What is needed: State how many lines in the rows below contain the word "camera". Reply with the number alone.

Given entries:
=-=-=

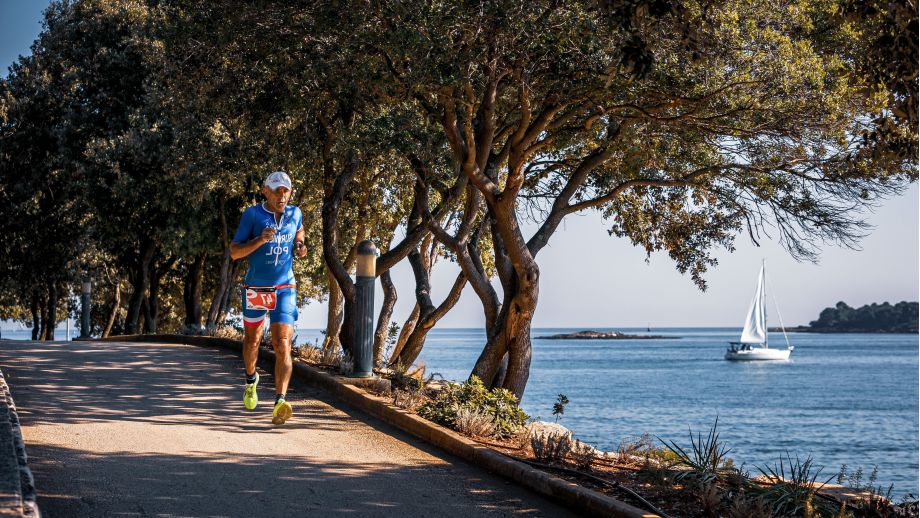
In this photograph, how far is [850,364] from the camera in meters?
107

=-=-=

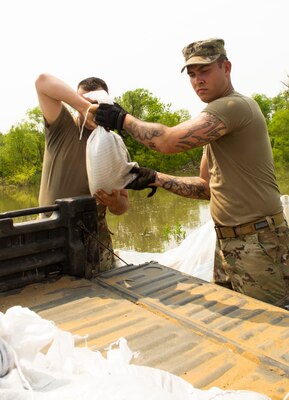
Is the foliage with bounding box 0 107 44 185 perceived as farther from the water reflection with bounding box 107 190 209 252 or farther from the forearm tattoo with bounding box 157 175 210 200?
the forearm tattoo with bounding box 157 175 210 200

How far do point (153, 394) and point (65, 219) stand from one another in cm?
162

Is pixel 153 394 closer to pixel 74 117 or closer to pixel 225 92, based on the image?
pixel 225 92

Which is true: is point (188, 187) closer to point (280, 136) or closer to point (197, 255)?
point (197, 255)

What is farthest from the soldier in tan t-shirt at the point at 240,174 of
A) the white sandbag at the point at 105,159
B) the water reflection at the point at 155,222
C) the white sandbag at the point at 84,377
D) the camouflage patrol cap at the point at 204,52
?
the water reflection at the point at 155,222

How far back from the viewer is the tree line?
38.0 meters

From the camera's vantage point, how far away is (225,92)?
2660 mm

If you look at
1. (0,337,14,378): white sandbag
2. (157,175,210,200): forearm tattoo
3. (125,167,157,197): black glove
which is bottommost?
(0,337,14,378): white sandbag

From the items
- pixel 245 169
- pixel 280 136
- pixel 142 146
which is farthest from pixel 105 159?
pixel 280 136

=-=-=

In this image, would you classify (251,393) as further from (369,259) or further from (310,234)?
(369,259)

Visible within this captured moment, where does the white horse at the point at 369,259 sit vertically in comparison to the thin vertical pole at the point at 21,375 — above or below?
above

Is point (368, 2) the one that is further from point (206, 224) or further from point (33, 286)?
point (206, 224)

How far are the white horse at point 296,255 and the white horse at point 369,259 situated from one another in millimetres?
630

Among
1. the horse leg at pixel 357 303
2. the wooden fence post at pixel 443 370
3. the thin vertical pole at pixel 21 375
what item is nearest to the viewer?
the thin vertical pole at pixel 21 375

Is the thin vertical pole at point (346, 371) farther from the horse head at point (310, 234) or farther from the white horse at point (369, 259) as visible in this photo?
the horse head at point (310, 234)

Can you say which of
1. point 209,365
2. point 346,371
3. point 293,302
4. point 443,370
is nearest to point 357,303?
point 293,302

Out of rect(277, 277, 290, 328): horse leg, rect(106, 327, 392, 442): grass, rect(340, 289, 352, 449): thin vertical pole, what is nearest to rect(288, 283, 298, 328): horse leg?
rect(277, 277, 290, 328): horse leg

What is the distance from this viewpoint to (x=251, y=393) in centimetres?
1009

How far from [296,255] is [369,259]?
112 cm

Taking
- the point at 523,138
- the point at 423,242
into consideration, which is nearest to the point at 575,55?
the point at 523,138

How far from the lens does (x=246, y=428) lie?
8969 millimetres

=-=-=

Right answer: 2